Question 1. (10)
- [4 points] Draw a clearly labeled suffix tree for the string dggddgg#.
- [6 points] Describe how you can use a suffix tree to find the Longest Common Substring of two strings in time linear in the lengths of the two strings.
Question 2. (15)
For the min radix priority search tree (RPST) with range [0,32),
- [8 points] Perform insert operation into an initially empty RPST in sequence with the following keys:(6,6), (9,17), (4,4), (17,1), (6,3), (21,7). Show each step. The elements x and y of a key (x, y) stand for the search and priority key values, respectively.
- [7 points] Delete (6, 3) from the result RPST of part (a).
Question 3. (10)
Suppose that you are to design a Bloom filter with minimum P(u) and that
n = 100,000, m = 5000, and u = 1000.
- [5 points] Using any of the results obtained in the class, compute the number h, of hash functions to use. Show your computations.

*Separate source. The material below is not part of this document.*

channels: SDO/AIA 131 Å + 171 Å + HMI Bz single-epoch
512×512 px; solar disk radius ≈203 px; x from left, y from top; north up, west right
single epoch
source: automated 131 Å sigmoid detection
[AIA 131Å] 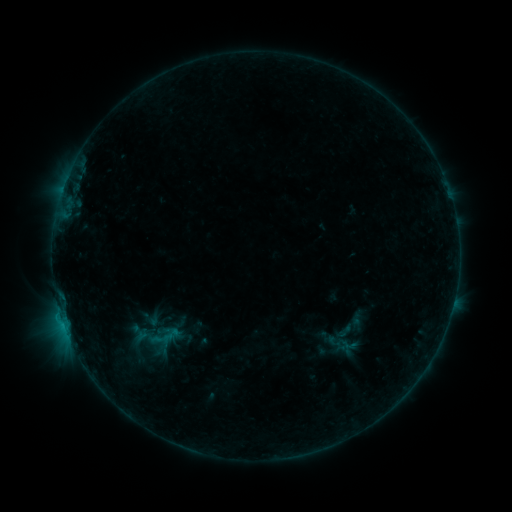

- [5 points] Compute the probability, P(u), of a filter error when h has this value.
Question 4. (15)
Given n pairs of intervals (li, ri), i=1,2…n, and a query interval J = (l, r). In order to list all the intervals that overlap J, we have constructed an interval tree with the following properties:
Each node v has a value v.key and two subtrees v.left and v.right.
The interval tree is a binary search tree on the “key” values.
Intervals with ri < v.key are stored in the left subtree of v.
Intervals with li > v.key are stored in the right subtree of v.
Intervals with li <= v.key <= ri are stored in v.
Describe an efficient algorithm that returns all the intervals that intersect J using the above interval tree data structure.